__Quoted passage__
■ ■ ■ ■ ■ ■ ■
Regarding Claim 1 Huang teaches A training method for a computer to execute a process comprising: generating a trained multi-task model by concurrently training a first model and a second model within a single neural network architecture (Huang, pages 3626-3627, section 3. Teaches a Multi-task learning model (MTL) to learn multiple output layers that do different tasks (i.e. models) at the same time (i.e. concurrently).) using training data that belongs to a first field, (Huang, page 3627, section 4.1, teaches the training of a baseline deep neural network that was trained using training data from a specified data set belonging to a first field.)  the first model and the second model sharing at least an input layer and an intermediate layer, the first model including a first input layer coupled to the intermediate layer (Huang, page 3626, section 3, teaches the use of an input layer, an intermediate layer that are utilized by both the first and second models that are distinguished by different output layers. Huang, page 3627, section 4.1-4.2, teaches the use of an input layer, an intermediate layer, and an output layer that is connected to said intermediate layer. These layers are present in both the base model that is trained and all the models of the multi-task model that is trained. The output layer being exclusive to the task of the first model (i.e., first output layer))…1, and the second model including a second output layer, distinct from the first output layer and coupled to the intermediate layer (Huang, page 3626, section 3, teaches the use of an input layer, an intermediate layer that are utilized by both the first and second models that are distinguished by different output layers. Huang, page 3627, section 4.1, teaches the training of a multi-task model that has at least two output layers meaning it has at least two models. The one multi-task model having at least two output layers represents two models withing the multi-task model that are trained using the base model and their own model training data. (i.e., trained a first model and a second model by training a multi-task learning model that includes the first model and the second model using training data)) …2
generating an objective model in which a new third output layer is coupled to the intermediate layer, the third output layer being configured for a task in a second field (Huang, page 3627, section 4.1, teaches the training of a multi-task model that has at least two output layers meaning it is able to have three output layers and in turn three models. The one multi-task model having at least two output layers represents three models withing the multi-task model that are trained using the base model and their own model training data. (i.e., the generating the trained model includes generating a third model that includes the input layer and the intermediate layer in the trained multi-task model and a third output layer) …3
Huang does not teach …1and being configured to perform a word prediction task …4 from the first field… However, Ye in analogous art teaches this limitation (Ye, page 3, section 2.3 and Figure 1, teaches the prediction of words and word relation in one of the models in the multi-task model, in regards to the BIO tag information that is being input into the model. the BIO tag information is biotechnology and used in the field of biotechnology.)
■ ■ ■ ■ ■ ■ ■
__Records for this task__
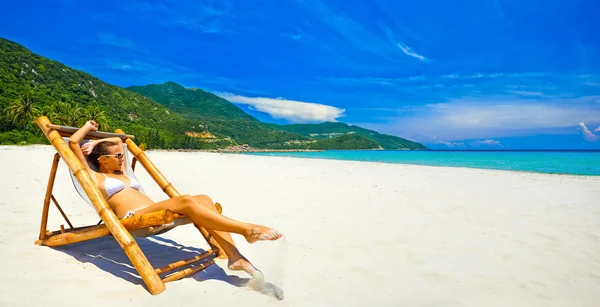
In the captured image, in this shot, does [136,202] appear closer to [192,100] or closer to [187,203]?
[187,203]

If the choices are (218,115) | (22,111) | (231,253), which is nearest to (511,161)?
(231,253)

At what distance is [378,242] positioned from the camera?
14.7 ft

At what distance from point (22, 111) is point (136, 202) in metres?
54.8

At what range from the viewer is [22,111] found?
4459 centimetres

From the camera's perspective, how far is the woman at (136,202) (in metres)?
2.74

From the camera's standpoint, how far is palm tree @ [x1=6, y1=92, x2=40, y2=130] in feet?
145

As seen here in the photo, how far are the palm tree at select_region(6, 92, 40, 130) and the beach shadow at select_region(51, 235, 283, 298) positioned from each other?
53.0 m

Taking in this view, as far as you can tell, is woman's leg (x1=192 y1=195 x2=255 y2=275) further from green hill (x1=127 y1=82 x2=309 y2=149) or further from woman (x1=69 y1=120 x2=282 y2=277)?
green hill (x1=127 y1=82 x2=309 y2=149)

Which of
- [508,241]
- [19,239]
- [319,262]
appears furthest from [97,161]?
[508,241]

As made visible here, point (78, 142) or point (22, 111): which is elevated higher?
point (22, 111)

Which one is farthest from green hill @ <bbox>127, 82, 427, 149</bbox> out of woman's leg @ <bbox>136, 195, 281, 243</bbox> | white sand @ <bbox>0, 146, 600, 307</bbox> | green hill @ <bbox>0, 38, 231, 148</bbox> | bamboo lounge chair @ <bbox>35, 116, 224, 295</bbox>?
woman's leg @ <bbox>136, 195, 281, 243</bbox>

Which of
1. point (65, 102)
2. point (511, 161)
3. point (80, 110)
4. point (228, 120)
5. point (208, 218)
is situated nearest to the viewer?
point (208, 218)

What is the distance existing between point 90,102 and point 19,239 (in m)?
71.5

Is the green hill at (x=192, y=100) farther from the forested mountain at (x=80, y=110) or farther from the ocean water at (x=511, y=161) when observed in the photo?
the ocean water at (x=511, y=161)
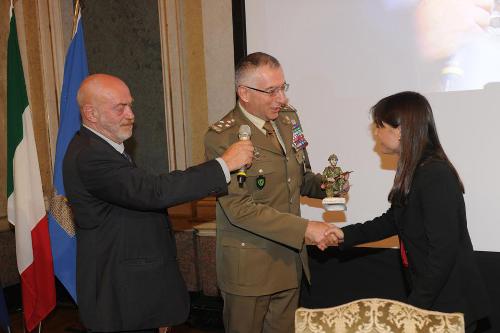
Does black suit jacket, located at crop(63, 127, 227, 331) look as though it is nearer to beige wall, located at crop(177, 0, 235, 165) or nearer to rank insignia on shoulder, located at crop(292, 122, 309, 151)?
rank insignia on shoulder, located at crop(292, 122, 309, 151)

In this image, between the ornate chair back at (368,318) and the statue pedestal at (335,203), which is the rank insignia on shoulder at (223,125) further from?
the ornate chair back at (368,318)

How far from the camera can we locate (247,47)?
11.3ft

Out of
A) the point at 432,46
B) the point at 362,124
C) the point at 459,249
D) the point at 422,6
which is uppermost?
the point at 422,6

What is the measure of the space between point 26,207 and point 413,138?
276 cm

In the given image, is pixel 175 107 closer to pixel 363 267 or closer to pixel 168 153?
pixel 168 153

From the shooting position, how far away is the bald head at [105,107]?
85.7 inches

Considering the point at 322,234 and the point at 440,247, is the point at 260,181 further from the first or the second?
the point at 440,247

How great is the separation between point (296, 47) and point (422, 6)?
81 centimetres

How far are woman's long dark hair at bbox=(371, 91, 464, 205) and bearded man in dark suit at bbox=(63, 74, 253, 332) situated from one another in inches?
24.7

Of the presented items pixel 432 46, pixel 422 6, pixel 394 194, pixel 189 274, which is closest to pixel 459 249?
pixel 394 194

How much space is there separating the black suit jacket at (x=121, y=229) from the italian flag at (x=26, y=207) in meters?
1.53

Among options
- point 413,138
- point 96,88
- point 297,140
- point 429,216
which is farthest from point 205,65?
point 429,216

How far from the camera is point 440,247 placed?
1789 mm

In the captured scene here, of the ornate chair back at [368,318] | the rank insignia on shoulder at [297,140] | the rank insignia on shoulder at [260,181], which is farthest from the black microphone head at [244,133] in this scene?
the ornate chair back at [368,318]
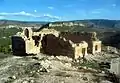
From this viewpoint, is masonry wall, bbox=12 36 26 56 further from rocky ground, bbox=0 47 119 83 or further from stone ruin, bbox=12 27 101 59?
rocky ground, bbox=0 47 119 83

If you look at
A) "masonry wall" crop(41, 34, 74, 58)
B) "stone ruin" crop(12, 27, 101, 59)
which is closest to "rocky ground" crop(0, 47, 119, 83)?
"stone ruin" crop(12, 27, 101, 59)

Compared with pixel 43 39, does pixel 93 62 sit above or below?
below

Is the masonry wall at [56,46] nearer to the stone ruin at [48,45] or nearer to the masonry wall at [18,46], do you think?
the stone ruin at [48,45]

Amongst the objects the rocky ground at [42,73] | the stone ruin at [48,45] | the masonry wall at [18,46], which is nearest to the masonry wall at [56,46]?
the stone ruin at [48,45]

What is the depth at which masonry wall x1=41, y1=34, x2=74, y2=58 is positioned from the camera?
38.4 meters

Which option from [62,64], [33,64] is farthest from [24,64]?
[62,64]

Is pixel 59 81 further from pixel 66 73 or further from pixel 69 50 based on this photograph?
pixel 69 50

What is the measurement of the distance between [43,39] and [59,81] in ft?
56.8

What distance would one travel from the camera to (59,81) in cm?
2480

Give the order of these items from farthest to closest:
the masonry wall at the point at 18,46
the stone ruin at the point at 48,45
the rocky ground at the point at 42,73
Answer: the masonry wall at the point at 18,46 → the stone ruin at the point at 48,45 → the rocky ground at the point at 42,73

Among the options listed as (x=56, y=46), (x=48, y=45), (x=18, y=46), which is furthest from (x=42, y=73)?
(x=48, y=45)

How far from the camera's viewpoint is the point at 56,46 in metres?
39.8

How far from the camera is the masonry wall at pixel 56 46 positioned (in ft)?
126

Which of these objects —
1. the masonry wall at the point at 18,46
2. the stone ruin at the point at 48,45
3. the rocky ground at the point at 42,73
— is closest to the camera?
the rocky ground at the point at 42,73
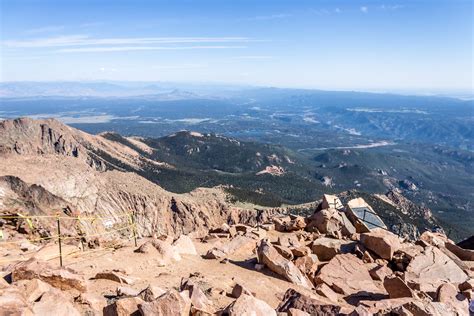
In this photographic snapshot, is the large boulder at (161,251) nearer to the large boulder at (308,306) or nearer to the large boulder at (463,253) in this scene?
the large boulder at (308,306)

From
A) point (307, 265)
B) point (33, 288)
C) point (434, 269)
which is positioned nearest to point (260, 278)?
point (307, 265)

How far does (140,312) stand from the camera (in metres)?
11.1

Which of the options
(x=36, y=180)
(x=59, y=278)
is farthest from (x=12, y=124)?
(x=59, y=278)

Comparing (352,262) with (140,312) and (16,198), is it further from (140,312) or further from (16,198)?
(16,198)

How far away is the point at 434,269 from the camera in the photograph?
21000 mm

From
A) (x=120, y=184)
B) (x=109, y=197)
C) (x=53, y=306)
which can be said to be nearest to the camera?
(x=53, y=306)

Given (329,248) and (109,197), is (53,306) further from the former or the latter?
(109,197)

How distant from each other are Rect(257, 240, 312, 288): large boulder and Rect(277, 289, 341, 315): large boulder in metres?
4.16

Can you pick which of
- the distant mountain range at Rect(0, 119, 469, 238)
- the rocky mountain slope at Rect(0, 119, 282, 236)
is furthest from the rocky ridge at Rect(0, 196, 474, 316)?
the rocky mountain slope at Rect(0, 119, 282, 236)

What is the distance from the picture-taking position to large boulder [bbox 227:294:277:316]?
37.6 ft

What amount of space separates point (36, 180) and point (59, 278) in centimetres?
6421

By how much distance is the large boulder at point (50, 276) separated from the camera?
13.2 m

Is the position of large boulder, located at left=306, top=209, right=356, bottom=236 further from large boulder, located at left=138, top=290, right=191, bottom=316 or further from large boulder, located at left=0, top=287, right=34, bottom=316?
large boulder, located at left=0, top=287, right=34, bottom=316

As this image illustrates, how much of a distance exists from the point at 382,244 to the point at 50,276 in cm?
1692
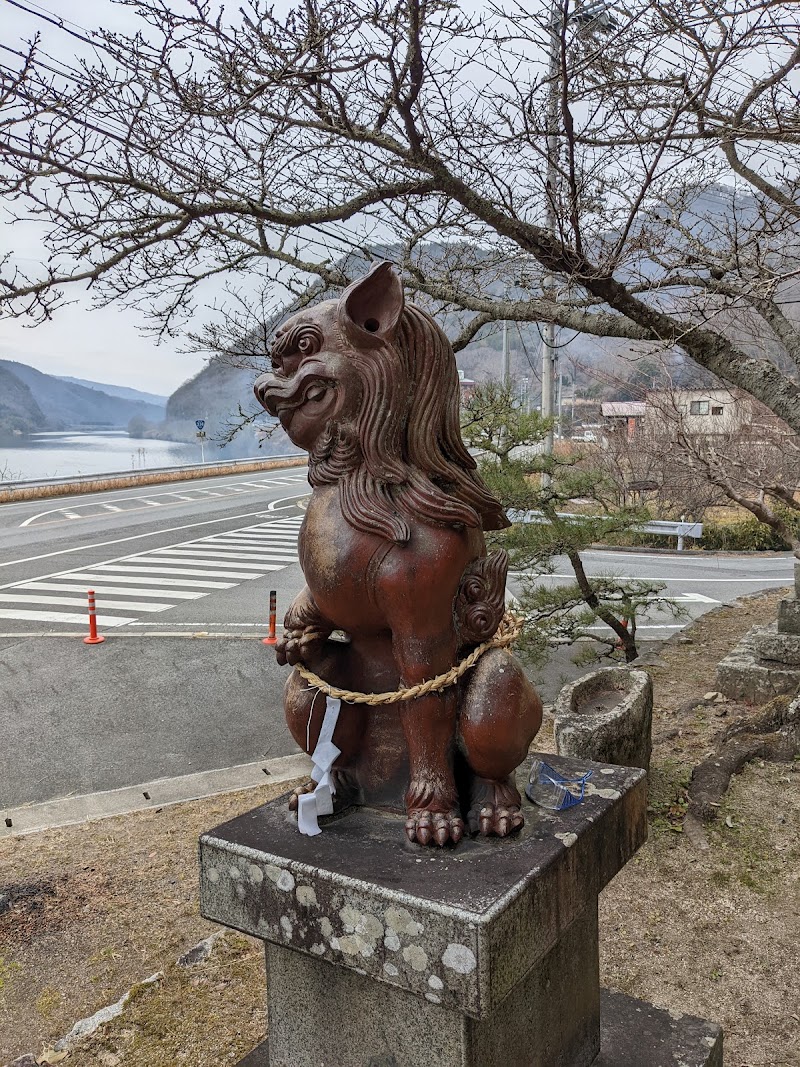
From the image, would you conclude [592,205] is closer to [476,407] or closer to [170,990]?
[476,407]

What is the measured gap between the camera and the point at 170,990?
3357mm

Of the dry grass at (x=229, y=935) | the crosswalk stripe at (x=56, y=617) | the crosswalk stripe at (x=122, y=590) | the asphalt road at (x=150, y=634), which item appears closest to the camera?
the dry grass at (x=229, y=935)

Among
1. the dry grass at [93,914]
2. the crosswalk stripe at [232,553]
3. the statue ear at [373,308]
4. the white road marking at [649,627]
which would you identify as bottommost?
the dry grass at [93,914]

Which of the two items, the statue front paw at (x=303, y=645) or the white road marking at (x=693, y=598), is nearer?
the statue front paw at (x=303, y=645)

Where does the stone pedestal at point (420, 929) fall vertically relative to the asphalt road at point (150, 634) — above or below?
above

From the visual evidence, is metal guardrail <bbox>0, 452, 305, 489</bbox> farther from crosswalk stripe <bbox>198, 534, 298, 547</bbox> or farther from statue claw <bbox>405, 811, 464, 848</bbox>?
statue claw <bbox>405, 811, 464, 848</bbox>

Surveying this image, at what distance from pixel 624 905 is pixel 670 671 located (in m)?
4.43

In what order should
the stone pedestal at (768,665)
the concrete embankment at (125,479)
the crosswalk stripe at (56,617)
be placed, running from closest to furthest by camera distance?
the stone pedestal at (768,665) < the crosswalk stripe at (56,617) < the concrete embankment at (125,479)

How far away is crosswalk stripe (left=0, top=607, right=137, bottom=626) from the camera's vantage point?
10594 mm

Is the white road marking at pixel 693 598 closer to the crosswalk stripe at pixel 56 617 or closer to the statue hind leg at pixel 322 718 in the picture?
the crosswalk stripe at pixel 56 617

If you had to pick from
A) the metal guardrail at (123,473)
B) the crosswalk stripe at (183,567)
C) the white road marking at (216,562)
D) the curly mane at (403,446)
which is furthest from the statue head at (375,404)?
the metal guardrail at (123,473)

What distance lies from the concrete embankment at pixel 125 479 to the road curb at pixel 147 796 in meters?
18.2

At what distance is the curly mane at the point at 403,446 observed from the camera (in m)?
2.07

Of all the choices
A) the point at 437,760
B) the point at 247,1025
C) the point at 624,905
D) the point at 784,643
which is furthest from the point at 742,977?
the point at 784,643
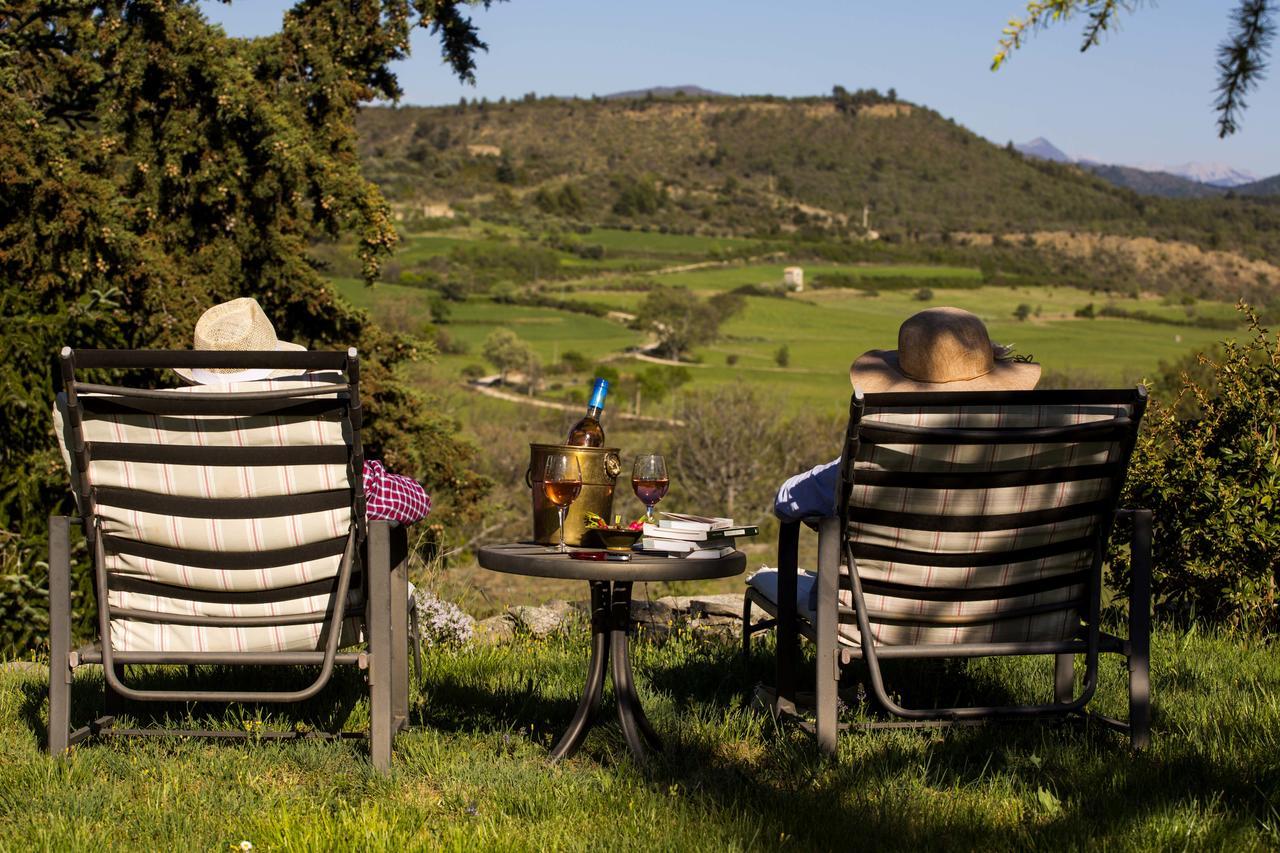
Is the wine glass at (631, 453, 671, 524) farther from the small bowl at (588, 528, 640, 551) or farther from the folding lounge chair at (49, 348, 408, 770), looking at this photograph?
the folding lounge chair at (49, 348, 408, 770)

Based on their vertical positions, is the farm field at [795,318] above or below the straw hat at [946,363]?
below

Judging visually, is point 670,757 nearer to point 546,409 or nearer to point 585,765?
point 585,765

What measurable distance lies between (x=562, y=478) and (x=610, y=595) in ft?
1.39

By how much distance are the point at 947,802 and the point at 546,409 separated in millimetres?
28189

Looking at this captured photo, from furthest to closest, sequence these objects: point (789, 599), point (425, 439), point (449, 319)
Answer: point (449, 319)
point (425, 439)
point (789, 599)

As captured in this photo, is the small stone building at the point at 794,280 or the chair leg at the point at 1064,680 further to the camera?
the small stone building at the point at 794,280

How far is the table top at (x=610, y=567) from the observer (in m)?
3.27

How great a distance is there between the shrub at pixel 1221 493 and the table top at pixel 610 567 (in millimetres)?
2826

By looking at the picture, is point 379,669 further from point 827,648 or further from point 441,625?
point 441,625

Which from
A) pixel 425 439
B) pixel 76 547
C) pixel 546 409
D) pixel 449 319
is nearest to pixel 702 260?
pixel 449 319

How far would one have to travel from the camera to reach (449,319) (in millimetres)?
45906

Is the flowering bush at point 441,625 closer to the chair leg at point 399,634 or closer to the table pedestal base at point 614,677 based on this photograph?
the chair leg at point 399,634

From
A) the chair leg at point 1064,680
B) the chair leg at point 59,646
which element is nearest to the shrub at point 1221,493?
the chair leg at point 1064,680

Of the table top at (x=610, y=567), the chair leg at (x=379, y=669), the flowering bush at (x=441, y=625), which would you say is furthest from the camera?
the flowering bush at (x=441, y=625)
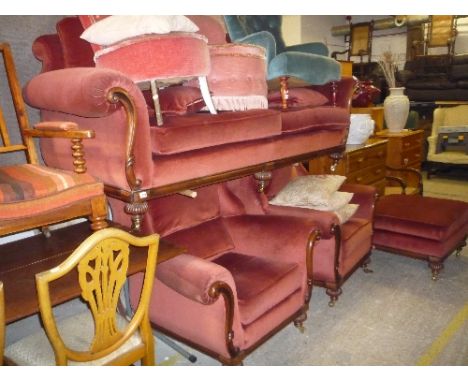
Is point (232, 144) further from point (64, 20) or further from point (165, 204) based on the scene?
point (64, 20)

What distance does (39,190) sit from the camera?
61.2 inches

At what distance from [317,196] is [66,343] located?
166 centimetres

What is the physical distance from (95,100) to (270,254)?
1287mm

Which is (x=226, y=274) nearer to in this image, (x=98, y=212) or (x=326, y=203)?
(x=98, y=212)

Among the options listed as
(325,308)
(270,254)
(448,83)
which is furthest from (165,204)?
(448,83)

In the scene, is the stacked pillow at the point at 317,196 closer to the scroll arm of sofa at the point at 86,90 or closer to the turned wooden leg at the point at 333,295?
the turned wooden leg at the point at 333,295

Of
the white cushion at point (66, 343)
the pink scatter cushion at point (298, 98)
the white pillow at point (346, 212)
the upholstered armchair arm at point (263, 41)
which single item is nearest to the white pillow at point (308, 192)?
the white pillow at point (346, 212)

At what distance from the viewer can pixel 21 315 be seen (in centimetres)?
130

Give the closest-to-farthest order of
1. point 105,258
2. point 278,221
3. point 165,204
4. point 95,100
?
■ ■ ■ ■ ■ ■ ■
__To do__
(a) Translate this sentence from the passage on Claim 1 into Spanish: "These layers are present in both the base model that is trained and all the models of the multi-task model that is trained."
(b) Express the lines of the listing as a JSON list of strings, one string per line with blank lines omitted. Start with the line containing "Is the flowering" and go on through the last line of the listing, leaving out the pictures.

__Per-task outputs__
(a) Estas capas están presentes tanto en el modelo base que se entrena como en todos los modelos del modelo multitarea que se entrena.

(b)
[
  "Is the flowering bush at point 441,625 closer to the chair leg at point 399,634 or closer to the table pedestal base at point 614,677 based on this photograph?",
  "the chair leg at point 399,634",
  "From",
  "A) the chair leg at point 1064,680",
  "B) the chair leg at point 59,646",
  "which element is nearest to the shrub at point 1221,493?",
  "the chair leg at point 1064,680",
  "Of the table top at (x=610, y=567), the chair leg at (x=379, y=669), the flowering bush at (x=441, y=625), which would you say is furthest from the camera?",
  "the flowering bush at (x=441, y=625)",
  "Is point (232, 144) further from point (64, 20) or further from point (165, 204) based on the scene?",
  "point (64, 20)",
  "What distance does (39,190) sit from the camera?",
  "61.2 inches",
  "At what distance from [317,196] is [66,343] located?",
  "166 centimetres",
  "What is the physical distance from (95,100) to (270,254)?",
  "1287mm",
  "Which is (x=226, y=274) nearer to in this image, (x=98, y=212) or (x=326, y=203)?",
  "(x=98, y=212)",
  "Among the options listed as",
  "(325,308)",
  "(270,254)",
  "(448,83)",
  "which is furthest from (165,204)?",
  "(448,83)",
  "In the scene, is the stacked pillow at the point at 317,196 closer to the scroll arm of sofa at the point at 86,90 or closer to the turned wooden leg at the point at 333,295?",
  "the turned wooden leg at the point at 333,295",
  "Of",
  "the white cushion at point (66, 343)",
  "the pink scatter cushion at point (298, 98)",
  "the white pillow at point (346, 212)",
  "the upholstered armchair arm at point (263, 41)",
  "which single item is nearest to the white pillow at point (308, 192)?",
  "the white pillow at point (346, 212)",
  "At what distance from the viewer can pixel 21 315 be seen (in centimetres)?",
  "130",
  "Give the closest-to-farthest order of",
  "1. point 105,258",
  "2. point 278,221",
  "3. point 165,204",
  "4. point 95,100",
  "?"
]